Counter steering is where you make a small turn one way which tips the bike in the opposite direction and then you catch the fall by turning the handlebars back and balancing your weight in relation to the centrifugal force of the corner. This process is done almost subconsciously. Once you get above around 15km/h, motorbike steering is initiated using counter steering. It is quick and accurate.
Weight transfer is where you simply use your weight to lean the bike. This is less effective but still possible. If you take your hands off the bar and shift your weight, the bike will lean and the handlebars will turn. You can’t make sharp turns like this. The bike wants to continue moving forwards in a straight line due to the gyroscopic effects of the wheels, so simply shifting your weight doesn’t give much steering input.
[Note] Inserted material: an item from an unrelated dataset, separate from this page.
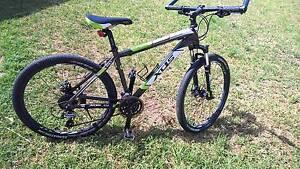 Sundance XDS Mountain Bike X600 $400 ono Ashfield Ashfield Area Preview
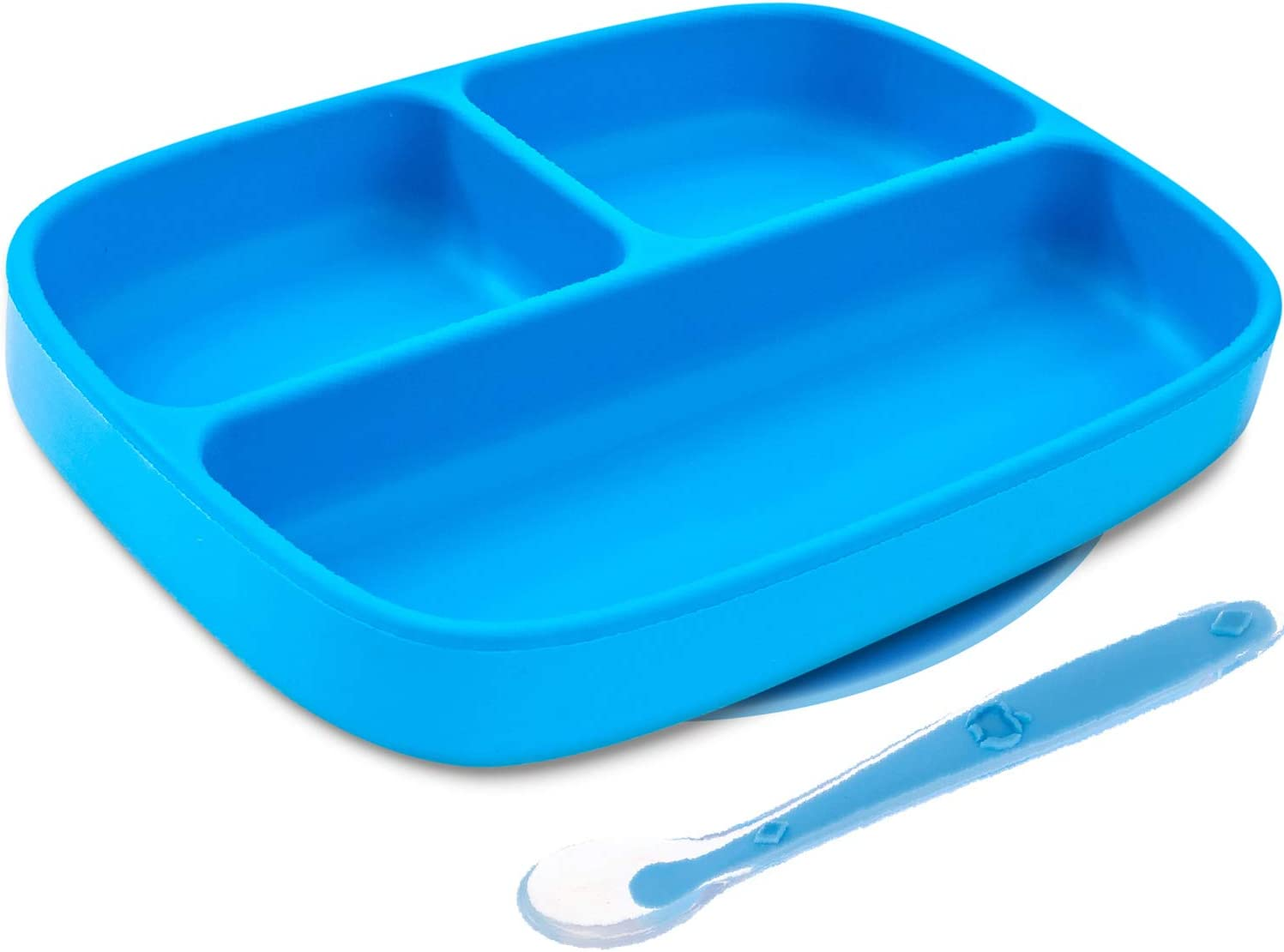 Silikong Suction Plate for Toddlers + Silicone Spoon | Microwave, Dishwasher and Oven Safe | Stay Put Divided Baby Feeding Bowls and Dishes for Kids and Infants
The bigger and heavier the bike, the less easy it is to steer using weight transfer.
If you lean a motorbike without steering, does it still turn?
As mentioned above, the gyroscopic action of the wheels means that they want to continue to move in the same plane. This is why you’ll sometimes see crashes in motorbike racing when the bike continues going until it hits an object.
When you lean the bike, the steering geometry naturally causes the handlebars to turn the wheel towards the lean in order to correct it. However, if you keep the bars straight, the motorbike will track in a fundamentally straight direction, but you will need to counterbalance the weight towards the opposite side otherwise you’ll tip over.
It won’t be perfectly straight, though, due to the change in radius of the tyres as you lean the bike, but it won’t be a sharp turn like it would if you were countersteering.
A motorcyclist may need to lean the bike in a strong side wind to counteract the forces of the wind.